Codification — the process of pulling together a body of law into one convenient place — is one of the classic hard problems of access to the law. It never seems hard when one sets out; back in Merrie Olde 12th century England, Parliament’s practice was to take new laws, copy out a handful of copies by hand, circulate those copies to various local officials, and call it a day. The problem that Statutes of the Realm was trying to deal with was that seven centuries later, this sequential process had produced such a vast body of accumulated laws that merely compiling the index took four years.

In the 1930s in the U.S., the alphabet soup of newly created New Deal agencies produced a similar mess. One infamous 1935 case, Panama Refining Co. v. Ryan (colloquially known as the “Hot Oil case,” because it dealt with illegal interstate shipments of petroleum), reached the Supreme Court before anyone realized that one of the laws the government was trying to enforce against the oil companies wasn’t in force at the relevant time. It had been repealed (by mistake, it turned out) over a year before, without anyone noticing. People had been threatened with criminal punishment for violating a “law” that wasn’t. The outcry—at least among law professors—led to the establishment of the Federal Register, a chronological log of all the regulatory actions taken by federal agencies, and the Code of Federal Regulations, which captures a current snapshot of the regulations currently in force.

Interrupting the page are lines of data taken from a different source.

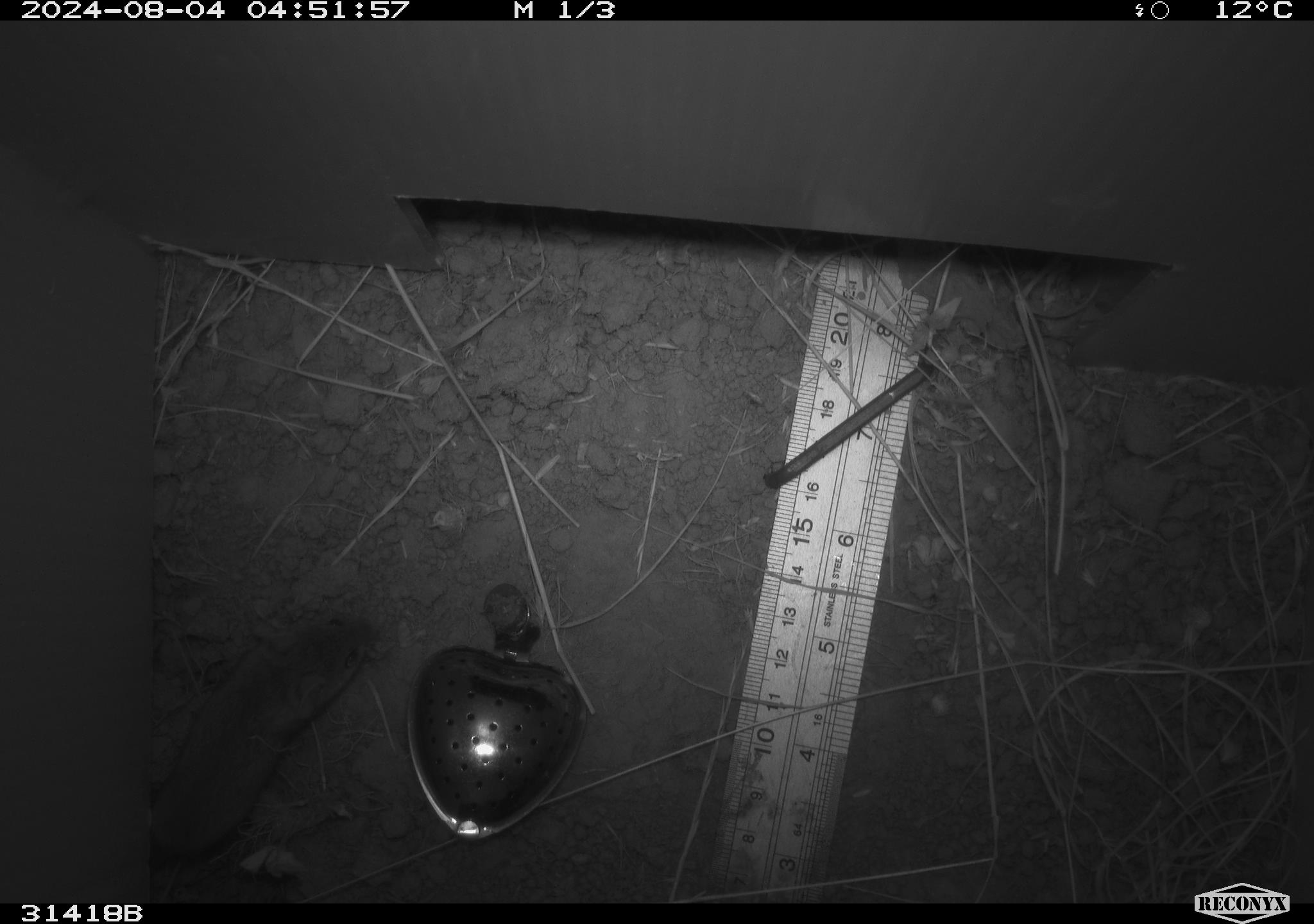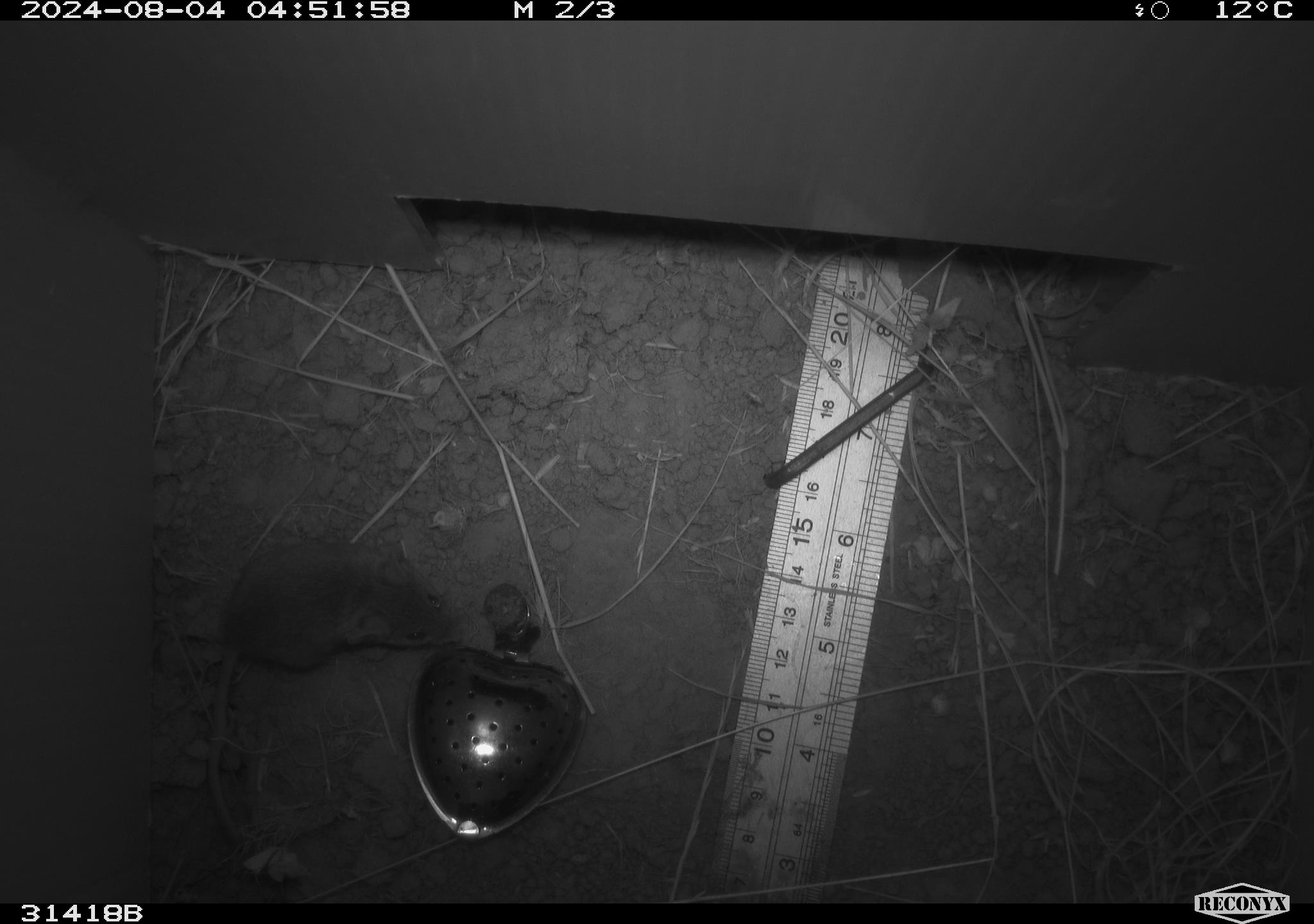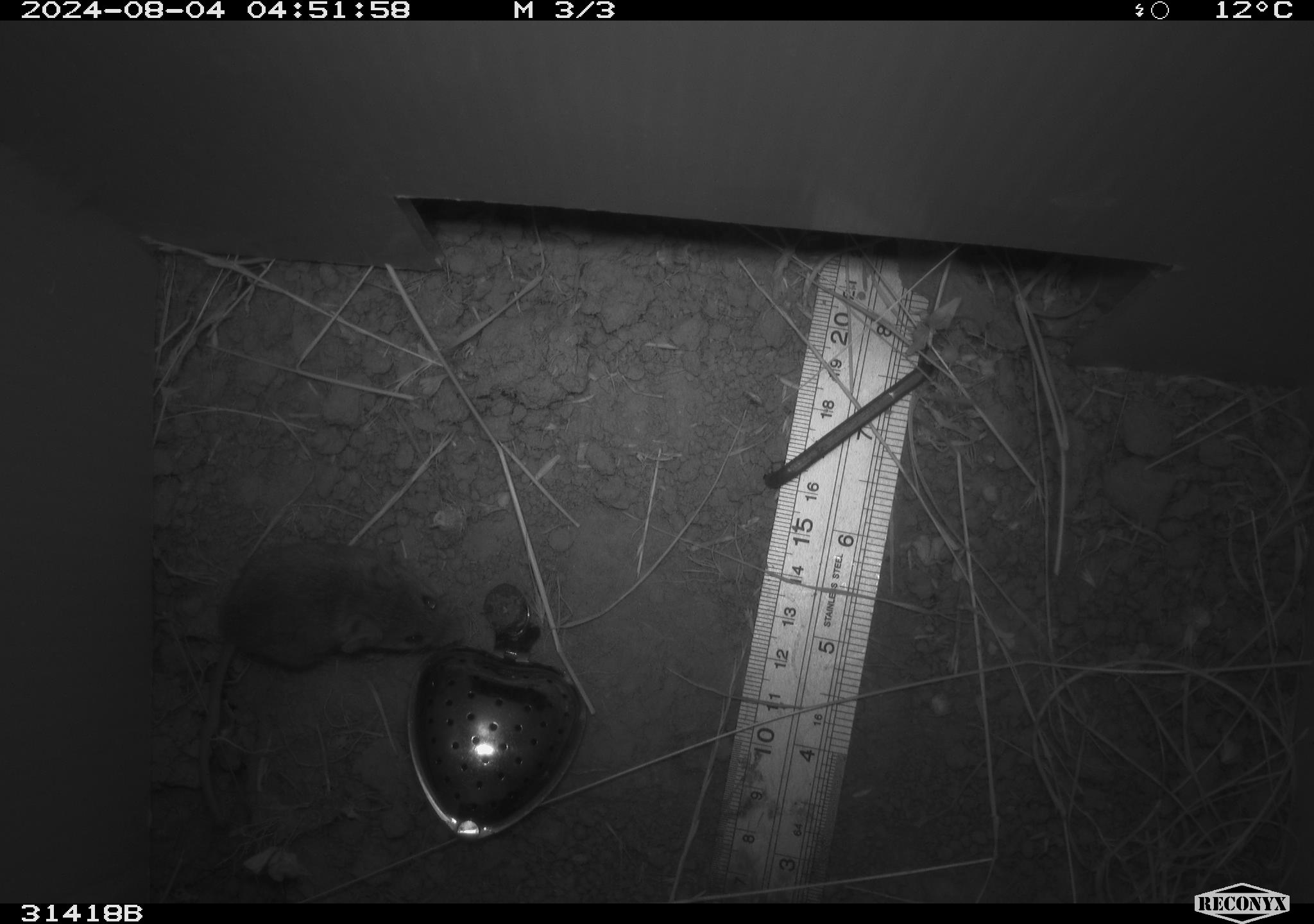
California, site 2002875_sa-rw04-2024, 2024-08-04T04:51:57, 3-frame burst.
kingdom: Animalia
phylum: Chordata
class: Mammalia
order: Rodentia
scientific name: Rodentia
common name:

There are various codification strategies out there, with advantages and drawbacks that would take us too far afield to discuss in much detail. One strategy is for someone with a lot of time to pore through the last N years of statutes, pull out the ones that are still relevant, and compile them into a single, authoritative text. The legislature then repasses the authoritative version, and repeals everything else. Another is for someone simply to compile the reams and reams of statutes into a logical arrangement that then becomes evidence of what the law says; if you really want to get it right, you need to go back and check the original act as it was passed. Governments in the U.S. use a mixture of both of these processes. Once you have a compilation of this sort, it becomes much easier for the legislature to make changes in place. They can say “we’re repealing this section and replacing it with this new text,” which keeps things from getting as messy as quickly. (Think of the list of statutes as a blog, and the codified version as a wiki.)